== Segment start ==

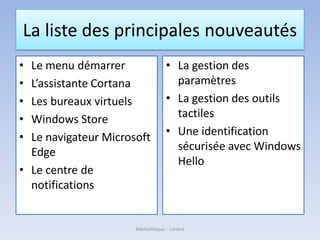 La liste des principales nouveautés
• Le menu démarrer
• L’assistante Cortana
• Les bureaux virtuels
• Windows Store
• Le navigateur Microsoft
Edge
• Le centre de
notifications
• La gestion des
paramètres
• La gestion des outils
tactiles
• Une identification
sécurisée avec Windows
Hello
Médiathèque - Lorient
 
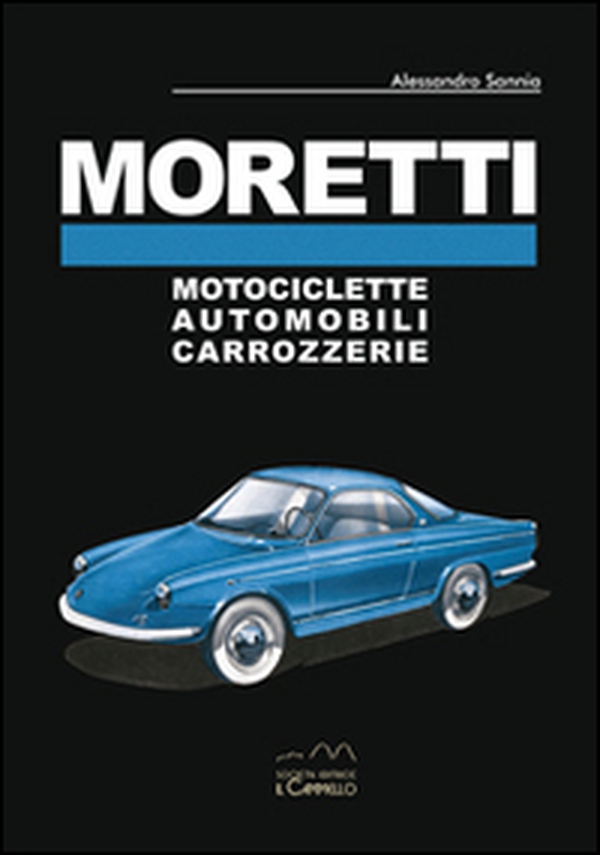 Moretti. Motociclette, automobili, carrozzerie - Librerie.coop Moretti. Motociclette, automobili, carrozzerie - Librerie.coop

== Segment end ==

__AIM OF THE TASK__:
Extract every line of the data exactly; pictures stay out.

__WRITTEN REPLY__:
 La liste des principales nouveautés
• Le menu démarrer
• L’assistante Cortana
• Les bureaux virtuels
• Windows Store
• Le navigateur Microsoft
Edge
• Le centre de
notifications
• La gestion des
paramètres
• La gestion des outils
tactiles
• Une identification
sécurisée avec Windows
Hello
Médiathèque - Lorient
 
 Moretti. Motociclette, automobili, carrozzerie - Librerie.coop Moretti. Motociclette, automobili, carrozzerie - Librerie.coop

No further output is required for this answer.